Information shown

━━━

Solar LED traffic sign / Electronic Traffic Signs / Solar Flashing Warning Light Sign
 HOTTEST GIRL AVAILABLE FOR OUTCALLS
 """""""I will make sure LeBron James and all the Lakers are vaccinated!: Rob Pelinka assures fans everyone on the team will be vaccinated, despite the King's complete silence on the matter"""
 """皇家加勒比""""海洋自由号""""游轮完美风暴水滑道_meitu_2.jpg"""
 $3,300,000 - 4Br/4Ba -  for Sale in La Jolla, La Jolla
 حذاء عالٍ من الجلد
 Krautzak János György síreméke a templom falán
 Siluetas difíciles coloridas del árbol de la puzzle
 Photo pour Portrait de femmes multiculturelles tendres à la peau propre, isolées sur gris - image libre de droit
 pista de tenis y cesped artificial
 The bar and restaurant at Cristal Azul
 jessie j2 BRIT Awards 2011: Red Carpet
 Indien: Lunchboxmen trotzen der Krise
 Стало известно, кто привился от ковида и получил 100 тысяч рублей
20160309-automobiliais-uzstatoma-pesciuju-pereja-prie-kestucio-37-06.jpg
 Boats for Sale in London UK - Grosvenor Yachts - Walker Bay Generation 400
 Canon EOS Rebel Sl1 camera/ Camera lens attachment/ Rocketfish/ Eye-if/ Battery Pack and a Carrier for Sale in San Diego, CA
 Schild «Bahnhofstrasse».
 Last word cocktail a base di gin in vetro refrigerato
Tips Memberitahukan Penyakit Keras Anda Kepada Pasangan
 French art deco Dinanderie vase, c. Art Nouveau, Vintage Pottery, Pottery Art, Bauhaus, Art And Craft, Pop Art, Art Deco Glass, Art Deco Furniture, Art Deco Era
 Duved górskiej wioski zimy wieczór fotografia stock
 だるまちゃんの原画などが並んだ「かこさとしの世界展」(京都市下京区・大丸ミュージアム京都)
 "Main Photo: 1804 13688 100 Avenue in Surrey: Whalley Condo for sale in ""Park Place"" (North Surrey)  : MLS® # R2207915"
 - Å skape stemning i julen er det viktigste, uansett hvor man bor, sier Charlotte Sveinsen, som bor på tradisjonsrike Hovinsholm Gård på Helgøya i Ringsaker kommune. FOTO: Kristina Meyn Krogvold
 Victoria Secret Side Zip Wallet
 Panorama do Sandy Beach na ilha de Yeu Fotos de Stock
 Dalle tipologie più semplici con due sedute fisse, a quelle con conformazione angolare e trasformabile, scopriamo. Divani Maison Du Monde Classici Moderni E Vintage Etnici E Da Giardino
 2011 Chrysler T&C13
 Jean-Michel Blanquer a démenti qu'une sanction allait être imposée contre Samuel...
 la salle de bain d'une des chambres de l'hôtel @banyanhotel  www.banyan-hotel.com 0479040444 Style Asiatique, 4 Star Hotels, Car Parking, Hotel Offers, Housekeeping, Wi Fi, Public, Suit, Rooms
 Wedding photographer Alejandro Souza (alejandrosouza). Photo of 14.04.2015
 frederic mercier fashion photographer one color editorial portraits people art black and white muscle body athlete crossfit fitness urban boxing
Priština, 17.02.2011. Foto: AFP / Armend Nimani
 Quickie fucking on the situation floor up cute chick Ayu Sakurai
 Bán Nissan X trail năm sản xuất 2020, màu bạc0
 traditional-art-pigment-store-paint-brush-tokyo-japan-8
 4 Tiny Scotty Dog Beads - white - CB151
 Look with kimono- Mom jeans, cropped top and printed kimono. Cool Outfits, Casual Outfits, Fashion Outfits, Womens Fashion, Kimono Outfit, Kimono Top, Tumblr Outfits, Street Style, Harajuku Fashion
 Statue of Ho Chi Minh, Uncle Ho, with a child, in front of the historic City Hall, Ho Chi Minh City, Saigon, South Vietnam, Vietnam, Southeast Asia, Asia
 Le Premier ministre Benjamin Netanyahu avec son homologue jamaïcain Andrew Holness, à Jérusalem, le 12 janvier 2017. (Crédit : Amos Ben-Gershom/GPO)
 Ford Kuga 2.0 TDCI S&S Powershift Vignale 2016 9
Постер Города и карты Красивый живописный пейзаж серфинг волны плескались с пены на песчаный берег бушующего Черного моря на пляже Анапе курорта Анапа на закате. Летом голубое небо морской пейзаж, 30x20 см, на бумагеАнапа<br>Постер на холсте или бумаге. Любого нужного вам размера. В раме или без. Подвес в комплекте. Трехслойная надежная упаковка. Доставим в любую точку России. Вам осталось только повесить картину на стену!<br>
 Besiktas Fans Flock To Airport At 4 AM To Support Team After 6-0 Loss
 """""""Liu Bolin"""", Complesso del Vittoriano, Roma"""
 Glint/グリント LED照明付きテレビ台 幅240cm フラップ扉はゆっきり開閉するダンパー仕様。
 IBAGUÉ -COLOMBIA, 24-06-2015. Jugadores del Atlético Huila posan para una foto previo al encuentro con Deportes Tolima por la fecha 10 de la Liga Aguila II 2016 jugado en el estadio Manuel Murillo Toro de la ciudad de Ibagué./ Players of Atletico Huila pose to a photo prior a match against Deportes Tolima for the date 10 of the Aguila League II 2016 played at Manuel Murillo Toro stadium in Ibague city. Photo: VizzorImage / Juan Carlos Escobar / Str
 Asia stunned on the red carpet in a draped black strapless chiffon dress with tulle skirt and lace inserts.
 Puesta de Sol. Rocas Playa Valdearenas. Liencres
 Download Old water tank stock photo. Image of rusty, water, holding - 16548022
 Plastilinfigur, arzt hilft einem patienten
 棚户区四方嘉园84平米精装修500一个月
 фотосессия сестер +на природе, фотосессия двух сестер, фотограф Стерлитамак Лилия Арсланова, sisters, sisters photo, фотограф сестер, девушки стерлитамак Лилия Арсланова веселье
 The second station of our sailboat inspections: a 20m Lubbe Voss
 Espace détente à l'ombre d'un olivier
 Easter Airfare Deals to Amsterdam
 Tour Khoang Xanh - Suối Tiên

━━━

Work instructions
Only the lines from the one containing "Dalle tipologie più" through the one containing "Jean-Michel Blanquer a" are to be retyped, both boundary lines included, with no other material.

Exercise answer
 Dalle tipologie più semplici con due sedute fisse, a quelle con conformazione angolare e trasformabile, scopriamo. Divani Maison Du Monde Classici Moderni E Vintage Etnici E Da Giardino
 2011 Chrysler T&C13
 Jean-Michel Blanquer a démenti qu'une sanction allait être imposée contre Samuel...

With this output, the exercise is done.